Challenge: Reproduce the lines below word for word, leaving out the pictures.

Exercise materials:

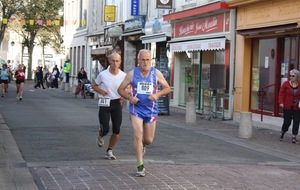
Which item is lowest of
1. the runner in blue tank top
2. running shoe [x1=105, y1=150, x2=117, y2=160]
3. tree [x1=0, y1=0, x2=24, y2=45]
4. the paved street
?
the paved street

Solution to the exercise:
Which item is lowest of
1. the runner in blue tank top
2. running shoe [x1=105, y1=150, x2=117, y2=160]
3. tree [x1=0, y1=0, x2=24, y2=45]
4. the paved street
?
the paved street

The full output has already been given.